È già crisi d'astinenza. Acuta e dolorosa come tutte le privazioni. Poco importa se la droga della liquidità, spacciata a prezzi di saldo dalla Federal Reserve, è ancora tutta in circolazione: è bastato che Ben Bernanke, giovedì sera, chiarisse per la prima volta il timingdell'uscita delle misure di stimolo economico, per scatenare ieri sui mercati un sell-off violento come un temporale estivo. In una manciata di ore si è rivisto il vecchio spettacolo da bearish market, con l'onda lunga e prolungata delle vendite travolgere le Borse, alzare i rendimenti dei bond e far impennare gli spread anche per effetto dei nuovi, e preoccupanti, segnali di rallentamento dell'economia cinese.

L'Europa, in particolare, ha preso in un sol colpo una botta più stordente di quella rimediata da Wall Street (-1,4% a un'ora dalla chiusura) in due sedute. Da Milano a Francoforte, da Parigi a Madrid, le perdite hanno superato il 3%. In fumo, 230 miliardi di euro. Con il -3,09% di ieri, soprattutto a causa del peso specifico dei titoli bancari (-4,18%), Piazza Affari ha il poco invidiabile primato di essere l'unico listino in rosso (-4,45%) da inizio anno. Al tempo stesso, lo spread tra Btp e Bund ha scavalcato il muro dei 290 punti riportandosi ai massimi da aprile, mentre il rendimento dei decennali è tornato sopra il 4,5%. Non una buona notizia per il Tesoro in vista delle prossimi emissioni.

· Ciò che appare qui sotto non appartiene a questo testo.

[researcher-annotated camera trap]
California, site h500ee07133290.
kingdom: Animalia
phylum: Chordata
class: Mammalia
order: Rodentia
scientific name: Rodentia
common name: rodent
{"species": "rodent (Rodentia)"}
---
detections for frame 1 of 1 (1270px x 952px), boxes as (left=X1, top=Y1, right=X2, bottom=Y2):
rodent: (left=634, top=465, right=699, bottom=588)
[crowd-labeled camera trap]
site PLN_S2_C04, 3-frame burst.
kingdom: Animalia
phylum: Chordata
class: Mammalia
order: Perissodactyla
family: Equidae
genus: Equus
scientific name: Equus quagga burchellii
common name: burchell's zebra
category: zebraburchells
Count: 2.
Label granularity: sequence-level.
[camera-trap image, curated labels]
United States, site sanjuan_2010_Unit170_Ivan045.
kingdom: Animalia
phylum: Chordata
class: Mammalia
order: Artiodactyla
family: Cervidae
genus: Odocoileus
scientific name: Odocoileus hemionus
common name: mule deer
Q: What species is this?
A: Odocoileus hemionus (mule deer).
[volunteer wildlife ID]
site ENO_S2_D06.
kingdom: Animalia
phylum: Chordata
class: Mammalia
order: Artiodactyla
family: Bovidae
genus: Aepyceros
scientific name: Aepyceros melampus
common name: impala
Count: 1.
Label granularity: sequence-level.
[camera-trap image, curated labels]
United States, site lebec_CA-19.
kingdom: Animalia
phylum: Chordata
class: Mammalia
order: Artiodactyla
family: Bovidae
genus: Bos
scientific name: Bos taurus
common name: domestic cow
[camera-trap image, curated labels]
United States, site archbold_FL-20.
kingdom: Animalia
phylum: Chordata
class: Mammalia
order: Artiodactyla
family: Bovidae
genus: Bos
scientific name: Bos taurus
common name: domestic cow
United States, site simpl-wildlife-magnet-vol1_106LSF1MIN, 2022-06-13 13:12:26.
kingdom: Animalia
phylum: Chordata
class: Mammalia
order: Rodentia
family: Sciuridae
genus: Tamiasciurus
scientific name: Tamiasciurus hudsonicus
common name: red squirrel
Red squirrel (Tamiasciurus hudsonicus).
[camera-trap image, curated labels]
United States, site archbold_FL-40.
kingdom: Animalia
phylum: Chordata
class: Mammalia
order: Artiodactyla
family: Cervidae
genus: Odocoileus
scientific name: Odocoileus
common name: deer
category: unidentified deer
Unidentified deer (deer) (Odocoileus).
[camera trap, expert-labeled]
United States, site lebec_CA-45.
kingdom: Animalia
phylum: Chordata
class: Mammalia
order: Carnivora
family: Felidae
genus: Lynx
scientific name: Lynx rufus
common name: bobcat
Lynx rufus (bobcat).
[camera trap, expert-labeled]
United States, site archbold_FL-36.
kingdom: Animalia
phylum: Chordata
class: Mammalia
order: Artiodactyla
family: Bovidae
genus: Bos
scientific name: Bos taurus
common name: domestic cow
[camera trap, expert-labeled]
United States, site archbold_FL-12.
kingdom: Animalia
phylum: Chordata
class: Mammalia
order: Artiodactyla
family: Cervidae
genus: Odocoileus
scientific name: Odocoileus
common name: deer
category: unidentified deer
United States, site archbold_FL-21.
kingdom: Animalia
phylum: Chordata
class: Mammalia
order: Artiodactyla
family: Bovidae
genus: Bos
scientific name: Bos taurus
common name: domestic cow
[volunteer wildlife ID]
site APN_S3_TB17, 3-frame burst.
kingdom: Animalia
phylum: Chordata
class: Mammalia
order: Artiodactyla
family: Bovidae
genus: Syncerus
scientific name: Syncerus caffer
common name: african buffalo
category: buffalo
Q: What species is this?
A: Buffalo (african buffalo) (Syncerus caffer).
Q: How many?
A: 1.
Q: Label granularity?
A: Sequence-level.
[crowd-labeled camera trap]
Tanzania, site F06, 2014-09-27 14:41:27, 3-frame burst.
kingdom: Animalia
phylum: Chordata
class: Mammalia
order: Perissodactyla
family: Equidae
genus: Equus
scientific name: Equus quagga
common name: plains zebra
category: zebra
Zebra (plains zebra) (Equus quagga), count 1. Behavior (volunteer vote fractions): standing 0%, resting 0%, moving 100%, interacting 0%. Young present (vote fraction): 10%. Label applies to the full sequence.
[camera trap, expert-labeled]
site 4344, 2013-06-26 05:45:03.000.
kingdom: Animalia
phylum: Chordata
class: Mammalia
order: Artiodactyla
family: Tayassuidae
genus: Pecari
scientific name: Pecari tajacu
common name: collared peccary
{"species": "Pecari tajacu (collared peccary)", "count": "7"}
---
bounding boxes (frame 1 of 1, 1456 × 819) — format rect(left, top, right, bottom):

L'interrogativo principale è legato ai motivi di una reazione nel Vecchio continente tanto violenta e immediata da superare quella del mercato americano. La risposta più scontata è che in un mondo iper-globalizzato le decisioni dei principali policy maker si propagano a livello sistemico. Vero. Ma solo in parte. Perché, nell'immediato, nulla cambia. La banca centrale Usa continuerà ad acquistare asset per 85 miliardi di dollari al mese almeno fino al prossimo dicembre. Da gennaio dovrebbe poi iniziare il cosiddetto tapering, cioè la rimozione graduale degli stimoli economici, mentre in base al ruolino di marcia l'exit strategy sarà perfezionata a metà del 2014. A patto, però, che trovino conferma le previsioni dell'istituto di Washington sulla riduzione del tasso di disoccupazione dall'attuale 7,6% al 6,5%. Per essere centrato, l'obiettivo dovrà essere sostenuto dal passo di crescita dell'economia. E la crescita in maggio di appena lo 0,1% del Superindice, il “barometro“ che segnala l'evoluzione congiunturale nell'arco dei prossimi sei mesi, sembra contraddire il cauto ottimismo di Bernanke.

È evidente che nella risposta dei mercati c'è una forte componente psicologica. Ma non solo. Il quantitative easing è stato finora per l'Europa una specie di coperta di Linus, capace di coprire le assenze della Bce. Alla logica del QE Draghi si è sempre sottratto, ed è impensabile che l'Eurotower possa raccogliere il testimone della Fed ora che le elezioni in Germania sono dietro l'angolo. Di mezzo, però, c'è ancora tutta l'estate.

Un periodo tradizionalmente infido per i mercati, in cui gli investitori potrebbero prendere il largo dagli asset made in Eurolandia. Soprattutto se dovessero percepire che il bazooka Omt di Draghi è solo un fucile scarico.